= Colin Campbell and his Highland Band =

Scottish west coast swing band

Colin Campbell and His Highland Band were a west coast swing band in Scotland through the mid-1960s to the 1980s. Dressed in Ancient Campbell tartan jackets, they released several albums, EPs, singles and cassette tapes for both the Beltona/Decca and Lismor Recording Companies.

==Career==
The band performed numerous shows and dances throughout their career, from Lewis to London. They played various venues included village halls, hotels, and theatres, including The Royal Albert Hall and The Festival Hall in London.
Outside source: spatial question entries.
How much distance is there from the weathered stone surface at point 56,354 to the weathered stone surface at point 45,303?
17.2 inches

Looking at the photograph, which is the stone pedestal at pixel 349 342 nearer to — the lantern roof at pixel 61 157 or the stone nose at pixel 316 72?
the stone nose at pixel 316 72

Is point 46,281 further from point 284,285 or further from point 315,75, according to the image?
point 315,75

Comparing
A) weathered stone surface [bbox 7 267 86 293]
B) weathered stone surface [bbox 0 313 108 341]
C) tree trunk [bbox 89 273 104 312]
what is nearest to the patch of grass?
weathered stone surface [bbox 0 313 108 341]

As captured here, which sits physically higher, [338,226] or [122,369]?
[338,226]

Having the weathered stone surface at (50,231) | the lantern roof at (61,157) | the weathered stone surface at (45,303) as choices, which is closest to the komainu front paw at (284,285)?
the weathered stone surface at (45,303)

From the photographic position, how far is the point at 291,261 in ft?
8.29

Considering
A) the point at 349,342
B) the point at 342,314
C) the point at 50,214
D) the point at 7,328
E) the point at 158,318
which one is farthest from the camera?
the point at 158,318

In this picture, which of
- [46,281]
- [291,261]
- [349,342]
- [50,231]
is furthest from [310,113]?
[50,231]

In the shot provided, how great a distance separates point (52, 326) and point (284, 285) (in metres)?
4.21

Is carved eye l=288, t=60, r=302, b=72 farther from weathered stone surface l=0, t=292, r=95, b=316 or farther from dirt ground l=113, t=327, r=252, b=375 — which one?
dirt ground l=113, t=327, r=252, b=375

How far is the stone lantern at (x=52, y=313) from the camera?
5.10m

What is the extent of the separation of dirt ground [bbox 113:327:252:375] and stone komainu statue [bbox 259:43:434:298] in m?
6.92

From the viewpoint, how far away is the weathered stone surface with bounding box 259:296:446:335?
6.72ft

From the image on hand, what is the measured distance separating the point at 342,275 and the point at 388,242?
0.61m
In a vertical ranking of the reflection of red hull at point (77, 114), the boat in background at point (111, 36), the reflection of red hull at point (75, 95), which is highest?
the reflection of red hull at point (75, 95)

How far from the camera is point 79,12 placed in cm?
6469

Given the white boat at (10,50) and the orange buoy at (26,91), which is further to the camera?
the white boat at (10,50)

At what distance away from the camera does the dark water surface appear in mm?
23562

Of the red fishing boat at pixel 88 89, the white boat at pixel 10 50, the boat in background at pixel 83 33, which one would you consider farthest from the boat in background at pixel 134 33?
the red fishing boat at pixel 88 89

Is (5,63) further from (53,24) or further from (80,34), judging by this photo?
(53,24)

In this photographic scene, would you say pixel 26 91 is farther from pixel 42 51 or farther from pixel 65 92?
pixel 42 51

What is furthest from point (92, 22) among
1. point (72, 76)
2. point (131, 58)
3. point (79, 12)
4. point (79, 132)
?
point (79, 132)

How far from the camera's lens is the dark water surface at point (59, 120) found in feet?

Colin Campbell and his Highland Band represented Scotland at the Welsh Eisteddfod for two years running playing with Alasdair Gillies, Jimmy Shand, Edinburgh City Pipe Band, The Corries and many others.

Colin Campbell and his Highland Band accompanied Alasdair Gillies in over sixty programmes with Scottish Television in the early seventies called "Alasdair Sings" and on many tours. Colin also worked with many other leading Gaelic singers including Donald Macrae, Calum Kennedy and Norman Maclean.
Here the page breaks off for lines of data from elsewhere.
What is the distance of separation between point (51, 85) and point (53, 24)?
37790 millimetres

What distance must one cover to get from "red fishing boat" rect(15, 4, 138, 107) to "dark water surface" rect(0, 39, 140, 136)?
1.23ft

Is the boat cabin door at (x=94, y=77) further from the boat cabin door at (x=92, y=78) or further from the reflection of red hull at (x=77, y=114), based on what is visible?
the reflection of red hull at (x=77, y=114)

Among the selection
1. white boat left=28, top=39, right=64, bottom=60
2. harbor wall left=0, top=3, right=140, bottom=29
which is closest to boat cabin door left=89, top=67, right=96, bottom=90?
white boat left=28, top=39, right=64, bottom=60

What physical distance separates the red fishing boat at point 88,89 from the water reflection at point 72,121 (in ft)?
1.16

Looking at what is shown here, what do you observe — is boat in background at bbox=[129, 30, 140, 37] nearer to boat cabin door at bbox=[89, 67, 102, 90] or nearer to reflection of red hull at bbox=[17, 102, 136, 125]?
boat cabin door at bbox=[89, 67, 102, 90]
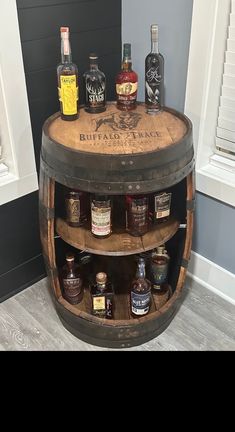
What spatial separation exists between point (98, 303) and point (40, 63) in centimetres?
95

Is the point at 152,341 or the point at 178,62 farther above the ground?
the point at 178,62

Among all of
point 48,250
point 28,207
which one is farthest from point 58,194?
point 48,250

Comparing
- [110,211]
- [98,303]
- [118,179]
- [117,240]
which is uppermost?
[118,179]

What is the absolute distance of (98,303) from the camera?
1.70 metres

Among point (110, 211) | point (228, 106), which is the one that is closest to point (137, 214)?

They were also invited to Canada three times to star on a series called Ceilidh which reached number one on the Canadian Network. The first visit was in 1973 with Calum Kennedy. The next visit was a year later in 1974, again with Calum Kennedy, also Helen MacArthur (soprano) and Campbell also played along with The Cape Breton Fiddlers. The third and final visit was in 1975 and joining them on this trip were, Alasdair Gillies, and Robin Hall and Jimmie Macgregor.
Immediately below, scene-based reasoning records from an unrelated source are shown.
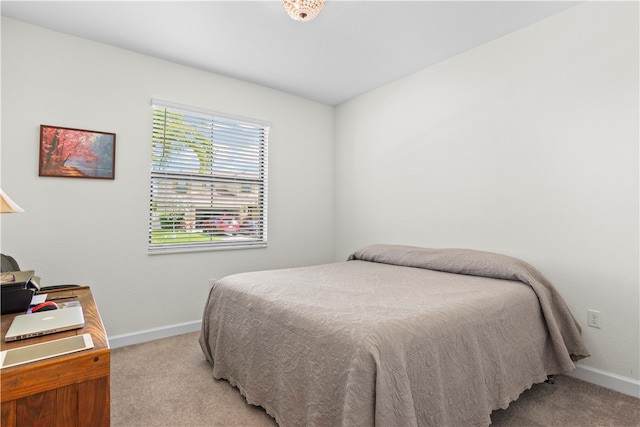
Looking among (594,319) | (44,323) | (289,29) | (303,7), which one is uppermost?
(289,29)

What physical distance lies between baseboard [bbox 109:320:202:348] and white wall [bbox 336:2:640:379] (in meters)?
2.13

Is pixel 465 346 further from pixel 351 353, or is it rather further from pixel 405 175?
pixel 405 175

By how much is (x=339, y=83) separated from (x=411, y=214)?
1.54 meters

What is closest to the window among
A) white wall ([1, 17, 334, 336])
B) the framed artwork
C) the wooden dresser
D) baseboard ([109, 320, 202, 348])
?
white wall ([1, 17, 334, 336])

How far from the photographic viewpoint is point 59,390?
3.09 feet

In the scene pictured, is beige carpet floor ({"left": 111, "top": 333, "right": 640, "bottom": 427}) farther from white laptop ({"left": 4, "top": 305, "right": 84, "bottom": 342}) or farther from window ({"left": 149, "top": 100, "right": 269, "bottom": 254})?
window ({"left": 149, "top": 100, "right": 269, "bottom": 254})

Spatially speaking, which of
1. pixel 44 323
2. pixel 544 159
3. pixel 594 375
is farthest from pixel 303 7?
pixel 594 375

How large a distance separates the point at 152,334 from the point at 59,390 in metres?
2.06

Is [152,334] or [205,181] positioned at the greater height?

During the 1980s and 1990s, Campbell gave up touring with the band to concentrate on playing in local hotels and restaurants, such as McTavish's Kitchens and The Park Hotel in Oban, entertaining the summer tourists and locals. Campbell was also in the resident trio at the Strathspey Hotel in Aviemore for three years.

==Personal life==
Colin retired and lived in Oban with his wife Lorna until his death in September 2015.